──────── The data

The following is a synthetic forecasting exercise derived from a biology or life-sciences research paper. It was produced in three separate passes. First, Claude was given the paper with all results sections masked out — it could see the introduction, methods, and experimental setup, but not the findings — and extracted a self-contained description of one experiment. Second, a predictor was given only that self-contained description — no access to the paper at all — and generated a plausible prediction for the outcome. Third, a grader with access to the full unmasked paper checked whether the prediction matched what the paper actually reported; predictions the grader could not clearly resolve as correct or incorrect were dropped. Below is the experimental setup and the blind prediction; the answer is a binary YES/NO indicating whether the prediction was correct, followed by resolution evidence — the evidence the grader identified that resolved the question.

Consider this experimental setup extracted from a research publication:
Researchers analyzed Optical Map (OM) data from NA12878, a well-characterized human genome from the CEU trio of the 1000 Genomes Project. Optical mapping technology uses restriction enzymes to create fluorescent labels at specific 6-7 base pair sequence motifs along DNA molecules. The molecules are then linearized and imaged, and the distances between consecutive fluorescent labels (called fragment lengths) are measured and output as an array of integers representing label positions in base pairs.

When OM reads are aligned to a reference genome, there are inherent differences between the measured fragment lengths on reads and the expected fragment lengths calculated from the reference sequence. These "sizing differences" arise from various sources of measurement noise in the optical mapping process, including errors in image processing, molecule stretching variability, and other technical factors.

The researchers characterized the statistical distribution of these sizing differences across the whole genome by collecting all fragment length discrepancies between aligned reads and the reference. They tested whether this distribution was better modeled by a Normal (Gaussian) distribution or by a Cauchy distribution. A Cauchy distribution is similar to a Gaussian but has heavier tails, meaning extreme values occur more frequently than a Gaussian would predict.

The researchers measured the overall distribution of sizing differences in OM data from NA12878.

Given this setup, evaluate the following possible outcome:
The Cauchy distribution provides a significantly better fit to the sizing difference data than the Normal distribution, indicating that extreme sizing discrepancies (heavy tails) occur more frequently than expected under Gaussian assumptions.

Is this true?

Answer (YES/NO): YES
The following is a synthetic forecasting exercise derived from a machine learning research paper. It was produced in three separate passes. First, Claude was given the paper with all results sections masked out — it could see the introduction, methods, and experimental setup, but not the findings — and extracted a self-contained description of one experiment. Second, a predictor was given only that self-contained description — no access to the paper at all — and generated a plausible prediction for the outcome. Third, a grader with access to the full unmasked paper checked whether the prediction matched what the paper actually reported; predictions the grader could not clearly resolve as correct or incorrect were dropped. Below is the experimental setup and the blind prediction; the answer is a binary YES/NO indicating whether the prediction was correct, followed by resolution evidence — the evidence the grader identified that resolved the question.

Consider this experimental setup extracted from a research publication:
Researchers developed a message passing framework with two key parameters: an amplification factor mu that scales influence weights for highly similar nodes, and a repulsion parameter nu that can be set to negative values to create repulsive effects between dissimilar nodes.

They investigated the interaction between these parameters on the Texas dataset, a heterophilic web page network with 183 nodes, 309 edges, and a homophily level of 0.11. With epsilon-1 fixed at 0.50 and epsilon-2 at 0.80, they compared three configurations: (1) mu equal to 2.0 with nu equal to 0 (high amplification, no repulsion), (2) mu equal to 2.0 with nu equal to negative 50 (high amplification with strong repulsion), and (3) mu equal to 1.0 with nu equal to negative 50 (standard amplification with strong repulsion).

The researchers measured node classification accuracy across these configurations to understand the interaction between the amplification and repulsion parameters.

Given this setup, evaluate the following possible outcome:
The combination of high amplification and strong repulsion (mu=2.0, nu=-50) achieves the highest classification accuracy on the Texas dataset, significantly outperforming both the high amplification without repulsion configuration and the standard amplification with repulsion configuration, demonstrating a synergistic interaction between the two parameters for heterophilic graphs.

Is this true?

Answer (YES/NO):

────────────────
──────── The data

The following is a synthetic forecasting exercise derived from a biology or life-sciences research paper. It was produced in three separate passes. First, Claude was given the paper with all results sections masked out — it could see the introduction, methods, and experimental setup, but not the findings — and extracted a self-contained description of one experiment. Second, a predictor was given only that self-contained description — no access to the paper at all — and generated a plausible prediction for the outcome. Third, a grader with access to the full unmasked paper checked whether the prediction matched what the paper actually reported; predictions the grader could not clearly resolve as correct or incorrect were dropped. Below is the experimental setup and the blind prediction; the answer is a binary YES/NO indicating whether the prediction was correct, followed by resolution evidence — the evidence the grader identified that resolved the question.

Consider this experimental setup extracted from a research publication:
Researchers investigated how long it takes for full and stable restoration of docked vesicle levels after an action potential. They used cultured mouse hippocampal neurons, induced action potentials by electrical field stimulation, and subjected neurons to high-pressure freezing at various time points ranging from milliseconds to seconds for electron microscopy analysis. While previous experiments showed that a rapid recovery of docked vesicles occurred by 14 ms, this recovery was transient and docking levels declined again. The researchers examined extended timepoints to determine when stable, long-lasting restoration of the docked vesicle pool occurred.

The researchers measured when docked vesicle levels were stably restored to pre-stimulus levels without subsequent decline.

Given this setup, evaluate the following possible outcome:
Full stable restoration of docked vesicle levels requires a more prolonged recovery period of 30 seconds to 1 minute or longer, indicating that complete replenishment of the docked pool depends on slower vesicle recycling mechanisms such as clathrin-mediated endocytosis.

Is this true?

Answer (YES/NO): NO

────────────────
──────── The data

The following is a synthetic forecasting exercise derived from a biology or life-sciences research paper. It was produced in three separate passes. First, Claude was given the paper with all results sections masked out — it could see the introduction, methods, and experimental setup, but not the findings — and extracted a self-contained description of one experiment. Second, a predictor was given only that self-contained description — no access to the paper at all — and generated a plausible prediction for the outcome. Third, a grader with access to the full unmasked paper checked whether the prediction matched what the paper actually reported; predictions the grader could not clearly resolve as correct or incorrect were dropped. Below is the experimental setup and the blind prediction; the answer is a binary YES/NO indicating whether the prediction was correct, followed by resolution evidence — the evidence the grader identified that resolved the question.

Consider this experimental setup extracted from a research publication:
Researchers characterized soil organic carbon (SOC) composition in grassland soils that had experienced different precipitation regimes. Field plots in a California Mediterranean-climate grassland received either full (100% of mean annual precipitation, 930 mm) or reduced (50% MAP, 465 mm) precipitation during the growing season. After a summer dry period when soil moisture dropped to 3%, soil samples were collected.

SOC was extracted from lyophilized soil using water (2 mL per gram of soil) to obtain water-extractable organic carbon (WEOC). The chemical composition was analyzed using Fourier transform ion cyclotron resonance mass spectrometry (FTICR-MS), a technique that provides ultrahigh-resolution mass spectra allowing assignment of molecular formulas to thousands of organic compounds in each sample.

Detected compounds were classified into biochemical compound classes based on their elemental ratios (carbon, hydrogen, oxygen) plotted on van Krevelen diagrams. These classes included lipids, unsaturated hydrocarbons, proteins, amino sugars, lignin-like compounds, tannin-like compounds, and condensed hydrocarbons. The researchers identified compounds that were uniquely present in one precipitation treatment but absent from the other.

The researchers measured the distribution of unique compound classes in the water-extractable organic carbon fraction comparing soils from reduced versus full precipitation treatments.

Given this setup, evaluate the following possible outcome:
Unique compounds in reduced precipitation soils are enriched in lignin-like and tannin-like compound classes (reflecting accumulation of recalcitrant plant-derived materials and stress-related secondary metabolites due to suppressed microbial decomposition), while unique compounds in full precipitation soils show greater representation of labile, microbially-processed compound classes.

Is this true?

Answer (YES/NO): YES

────────────────

● **Task to carry out**:
Find the string "compounds" in the records, then copy each line where it occurs.

● **Result of the exercise**:
SOC was extracted from lyophilized soil using water (2 mL per gram of soil) to obtain water-extractable organic carbon (WEOC). The chemical composition was analyzed using Fourier transform ion cyclotron resonance mass spectrometry (FTICR-MS), a technique that provides ultrahigh-resolution mass spectra allowing assignment of molecular formulas to thousands of organic compounds in each sample.
Detected compounds were classified into biochemical compound classes based on their elemental ratios (carbon, hydrogen, oxygen) plotted on van Krevelen diagrams. These classes included lipids, unsaturated hydrocarbons, proteins, amino sugars, lignin-like compounds, tannin-like compounds, and condensed hydrocarbons. The researchers identified compounds that were uniquely present in one precipitation treatment but absent from the other.
Unique compounds in reduced precipitation soils are enriched in lignin-like and tannin-like compound classes (reflecting accumulation of recalcitrant plant-derived materials and stress-related secondary metabolites due to suppressed microbial decomposition), while unique compounds in full precipitation soils show greater representation of labile, microbially-processed compound classes.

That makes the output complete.